● **TASK PROMPT**
Retype every line below precisely as it appears.

= = =

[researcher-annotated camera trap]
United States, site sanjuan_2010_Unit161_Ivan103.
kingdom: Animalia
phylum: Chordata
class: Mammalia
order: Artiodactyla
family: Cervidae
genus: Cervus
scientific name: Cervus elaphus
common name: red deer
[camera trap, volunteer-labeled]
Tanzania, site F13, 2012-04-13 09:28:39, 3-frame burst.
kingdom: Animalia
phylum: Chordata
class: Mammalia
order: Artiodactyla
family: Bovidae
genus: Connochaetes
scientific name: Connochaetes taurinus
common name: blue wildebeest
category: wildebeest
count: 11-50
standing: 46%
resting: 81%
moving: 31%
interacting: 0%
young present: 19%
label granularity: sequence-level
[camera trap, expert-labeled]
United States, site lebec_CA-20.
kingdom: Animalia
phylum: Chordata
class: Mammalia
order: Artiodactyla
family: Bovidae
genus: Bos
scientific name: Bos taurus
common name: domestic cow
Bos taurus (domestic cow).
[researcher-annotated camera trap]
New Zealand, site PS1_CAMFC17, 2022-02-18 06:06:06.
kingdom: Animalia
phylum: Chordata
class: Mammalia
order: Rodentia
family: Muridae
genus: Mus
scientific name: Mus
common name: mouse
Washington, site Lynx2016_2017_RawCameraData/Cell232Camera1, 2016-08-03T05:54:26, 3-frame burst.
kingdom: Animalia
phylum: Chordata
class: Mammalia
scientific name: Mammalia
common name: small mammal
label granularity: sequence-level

= = =

● **REPLY TO THE TASK**
[researcher-annotated camera trap]
United States, site sanjuan_2010_Unit161_Ivan103.
kingdom: Animalia
phylum: Chordata
class: Mammalia
order: Artiodactyla
family: Cervidae
genus: Cervus
scientific name: Cervus elaphus
common name: red deer
[camera trap, volunteer-labeled]
Tanzania, site F13, 2012-04-13 09:28:39, 3-frame burst.
kingdom: Animalia
phylum: Chordata
class: Mammalia
order: Artiodactyla
family: Bovidae
genus: Connochaetes
scientific name: Connochaetes taurinus
common name: blue wildebeest
category: wildebeest
count: 11-50
standing: 46%
resting: 81%
moving: 31%
interacting: 0%
young present: 19%
label granularity: sequence-level
[camera trap, expert-labeled]
United States, site lebec_CA-20.
kingdom: Animalia
phylum: Chordata
class: Mammalia
order: Artiodactyla
family: Bovidae
genus: Bos
scientific name: Bos taurus
common name: domestic cow
Bos taurus (domestic cow).
[researcher-annotated camera trap]
New Zealand, site PS1_CAMFC17, 2022-02-18 06:06:06.
kingdom: Animalia
phylum: Chordata
class: Mammalia
order: Rodentia
family: Muridae
genus: Mus
scientific name: Mus
common name: mouse
Washington, site Lynx2016_2017_RawCameraData/Cell232Camera1, 2016-08-03T05:54:26, 3-frame burst.
kingdom: Animalia
phylum: Chordata
class: Mammalia
scientific name: Mammalia
common name: small mammal
label granularity: sequence-level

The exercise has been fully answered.